Smell of cannabis alone isn’t cause for vehicle search, Pennsylvania court rules
ALLENTOWN, Pa. (AP) — A Pennsylvania appeals court reversed a judge’s ruling that state police didn’t have a valid legal reason for searching a car just because it smelled like cannabis, saying she failed to weigh other factors that led to the man’s arrest.
The state Superior Court agreed with Lehigh County Judge Maria Dantos that the smell of marijuana alone is not enough to give police the right to search a car without a warrant. But the appeals court reversed her decision to suppress evidence in Timothy Barr’s arrest, saying Dantos didn’t take other evidence into account in weighing the legality of the search, The (Allentown) Morning Call reported Friday.
Growing body of case law rejects “smell” as probable cause
The Pennsylvania ruling adds to a growing number of local precedents regarding the use of cannabis scent as probable cause. In states where medical marijuana is legal, judges are increasingly deciding that the smell of cannabis no longer constitutes probable cause for searching a vehicle or person.

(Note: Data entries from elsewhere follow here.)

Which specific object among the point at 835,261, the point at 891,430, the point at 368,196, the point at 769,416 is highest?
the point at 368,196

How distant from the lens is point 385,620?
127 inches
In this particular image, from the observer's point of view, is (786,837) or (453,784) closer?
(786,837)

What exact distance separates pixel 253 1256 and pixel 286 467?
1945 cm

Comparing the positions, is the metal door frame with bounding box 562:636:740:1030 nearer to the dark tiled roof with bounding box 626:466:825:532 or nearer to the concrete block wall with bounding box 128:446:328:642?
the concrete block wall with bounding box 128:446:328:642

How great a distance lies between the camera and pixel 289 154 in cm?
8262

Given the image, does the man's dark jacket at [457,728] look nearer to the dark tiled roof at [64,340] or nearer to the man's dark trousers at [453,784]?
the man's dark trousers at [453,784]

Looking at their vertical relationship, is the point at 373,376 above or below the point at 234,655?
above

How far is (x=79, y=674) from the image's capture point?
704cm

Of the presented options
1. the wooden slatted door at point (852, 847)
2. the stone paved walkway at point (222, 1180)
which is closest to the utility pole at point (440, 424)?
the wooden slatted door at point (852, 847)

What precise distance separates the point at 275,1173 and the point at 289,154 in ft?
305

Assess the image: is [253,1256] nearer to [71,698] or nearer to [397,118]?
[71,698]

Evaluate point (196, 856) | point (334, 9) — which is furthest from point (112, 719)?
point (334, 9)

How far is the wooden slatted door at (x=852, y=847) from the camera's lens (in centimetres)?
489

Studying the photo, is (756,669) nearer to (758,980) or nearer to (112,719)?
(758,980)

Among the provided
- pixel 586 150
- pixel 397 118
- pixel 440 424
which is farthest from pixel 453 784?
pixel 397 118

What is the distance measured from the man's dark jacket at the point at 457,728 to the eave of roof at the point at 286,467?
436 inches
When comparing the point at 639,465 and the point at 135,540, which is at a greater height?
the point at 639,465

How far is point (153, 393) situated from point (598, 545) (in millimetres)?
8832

In 2019, a Maryland court of appeals tossed a cannabis arrest after police searched a man’s pockets based on the smell of burnt cannabis coming from his parked car. “In the post-decriminalization era,” the court ruled, “the mere odor of marijuana coupled with possession of what is clearly less than ten grams of marijuana, absent other circumstances, does not grant officers probable cause to effectuate an arrest and conduct a search.”
Pennsylvania man had medical marijuana card
In the current Pennsylvania case, the appeals court sent the case back to Lehigh County Court for review. Another judge will handle the case since Dantos has since retired.
“The ‘plain smell’ of marijuana alone no longer provides authorities with probable cause to conduct a search of a subject vehicle.”
— Pennsylvania court of appeals
The police search yielded a loaded handgun and a small amount of marijuana in an unmarked plastic baggie. Barr, a passenger in the car, was charged with illegally possessing a firearm and possessing a small amount of marijuana. But Dantos suppressed the evidence, noting Barr had a medical marijuana card.
In her opinion last year, Dantos wrote that “the ‘plain smell’ of marijuana alone no longer provides authorities with probable cause to conduct a search of a subject vehicle,” because it’s “no longer indicative of an illegal or criminal act.” She said that once Barr presented his medical marijuana card, it was “illogical, impractical and unreasonable” for troopers to conclude a crime had been committed.
Prosecutors appealed, and Superior Court said Dantos’ decision to suppress evidence in Barr’s arrest was not legally sufficient.
Barr’s attorney, Joshua Karoly, called the ruling a victory, “but one which could have been clearer and more robust.” He said the appeals court “expressly rejected” most of the prosecution’s arguments.
Prosecutors want to allow cops to search vehicles
Prosecutors argue the search was legal under state Supreme Court precedent.
For nearly 100 years, the U.S. Supreme Court has recognized an “automobile exception” to the Fourth Amendment’s ban on unreasonable searches and seizures, giving law enforcement the right to conduct a warrantless search if there is reason to suspect a vehicle is hiding contraband or evidence of a crime. Police have long used the exception to conduct vehicle searches based on the pungent, distinctive odor of pot.
Increasingly, motorists in states where marijuana is legal in some form are pushing back when police insist on a search, especially if that search yields evidence of a crime.